シチメンチョウは英語で turkey と言う。アメリカ原産なのになぜ "トルコ" と呼ばれているのか過去の記事(#77)で見てみた。もともとよく似たホロホロチョウが turkey と呼ばれていた。トルコ経由なので turkey となったが アフリカ原産である。ではこのホロホロチョウは今何と呼ばれているのか。

現在、ホロホロチョウは guineafowl とか guinea hen と呼ばれている。元々の原産地名「ギニア」に落ち着いたようだ。ちなみに、金貨を「ギニー」と呼ぶのは、ギニアで取れた金を元に製造されたから。oed.com で各語の初出年を調べてみる。

1500年代前半 スペイン植民地化着手
1555 turkey シチメンチョウ
1578 guinea hen ホロホロチョウ
1620 ピューリタン・アメリカ上陸
1620 guinea 硬貨としてのギニー
1776 アメリカ独立
1788 guineafowl ホロホロチョウ

元々ホロホロチョウが turkey と呼ばれていた。そして、アメリカ大陸のよく似た新種と遭遇したときに、新大陸の turkey ということで indian turkey と呼んだようだ。その後、シチメンチョウの方が主流になり indian turkey の indian が取れて turkey と呼ぶようになり、それと区別して guinea hen という呼び方が現れるというのが時間的な流れのようだ。

アラビア語でシチメンチョウは直訳すると roman hen という意味の単語で呼ばれているが、イタリアのことではなく、ビザンツ帝国のことを指して「ローマ」と言ったのであれば、これもやはり「トルコ」なのだろう。なお、トルコ近辺の言語では indian turkey の indian の方が名前に採用されている。

ホロホロチョウのことをラテン語を使った学名では Numida という。アフリカ原産ということでラテン語でアフリカを指す「ヌミディア」から来ている。ローマとカルタゴの戦争であるポエニ戦争の時に、北アフリカのベルベル人の騎兵隊が大きな活躍をするが、この半遊牧集団のことをギリシア語で「遊牧民」を意味する「ノマデス」 (νομάδες) と呼んだことから、現在アルジェリアのあたりの地がヌミディアと呼ばれるようになった。アフリカではあるが地中海沿岸の地名が、遠く離れた中央アジア以南に生息する鳥の名称につけられているのだ。ちなみに「アフリカ」という名称はカルタゴ(現チュニジア)の辺りの土地を指していた。

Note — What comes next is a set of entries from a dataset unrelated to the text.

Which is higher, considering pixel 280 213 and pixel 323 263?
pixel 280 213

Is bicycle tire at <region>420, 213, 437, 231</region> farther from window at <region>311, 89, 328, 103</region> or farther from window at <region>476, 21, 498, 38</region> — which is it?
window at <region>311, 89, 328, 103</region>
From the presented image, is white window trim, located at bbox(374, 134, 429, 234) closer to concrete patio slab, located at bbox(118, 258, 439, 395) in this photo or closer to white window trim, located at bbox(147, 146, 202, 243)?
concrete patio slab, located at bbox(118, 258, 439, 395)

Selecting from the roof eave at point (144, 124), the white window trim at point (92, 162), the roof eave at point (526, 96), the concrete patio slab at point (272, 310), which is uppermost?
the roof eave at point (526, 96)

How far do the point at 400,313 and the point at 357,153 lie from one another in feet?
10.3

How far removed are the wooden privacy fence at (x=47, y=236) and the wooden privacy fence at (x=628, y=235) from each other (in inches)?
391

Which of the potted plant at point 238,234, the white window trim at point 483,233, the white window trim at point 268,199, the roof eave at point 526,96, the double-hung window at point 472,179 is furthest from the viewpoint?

寒さに弱かったのであまりヨーロッパでは飼育されず定着しなかったためか、ホロホロチョウだけが turkey と呼ばれていた期間はあまり長くなかったのかもしれない。guinea henという言い方はかなり早く出て来ている。それで、turkey と言ってもホロホロチョウのことを思い出すことはないのかもしれない。

ホロホロチョウの学名 Numida の元になった「ヌミディア」の語源について。

νομάδες
← νομᾰ́ς (nomás) 遊牧
← νομός (nomós) 放牧地
← νέμω (némō) あてがう +‎ -ός (-ós).
← *nem- (PIE “to assign, allot; take”)

英語の nomad の語源にもなっている、「遊牧民」を意味するギリシア語「ノマデス」 (νομάδες) は、「割当・分割・取り分・取る」を意味する印欧語根 *nem- から来ている。

*nem-には、「規範」を意味する νόμος (nomos) や、応報の女神 ネメシス Νέμεσις (Nemesis) と言う語が繋がっている。nomos からは、学問の分野を意味する -nomy (-学、-法) と言う語尾が派生している。また、数字を意味するラテン語 numerus (英語の number) もつながりがある。「取られる」と言う語形から、感覚がなくなり麻痺すると言う意味の numb もこの語根から派生している。

割当・分割」を意味する *nem- がどうして「遊牧」という意味になったのかが不思議だ。季節ごとに「決まった放牧地」の間を移動する「移牧」という方法がバルカン半島では昔からあったようだ。こうした放牧のために割り当てられた土地のことだったのだろうか。あるいは、「家畜に草をあてがう→牧夫が出かける→移牧する」ということだからだろうか。

古代ギリシャの農耕牧畜の習慣について知りたいと思った。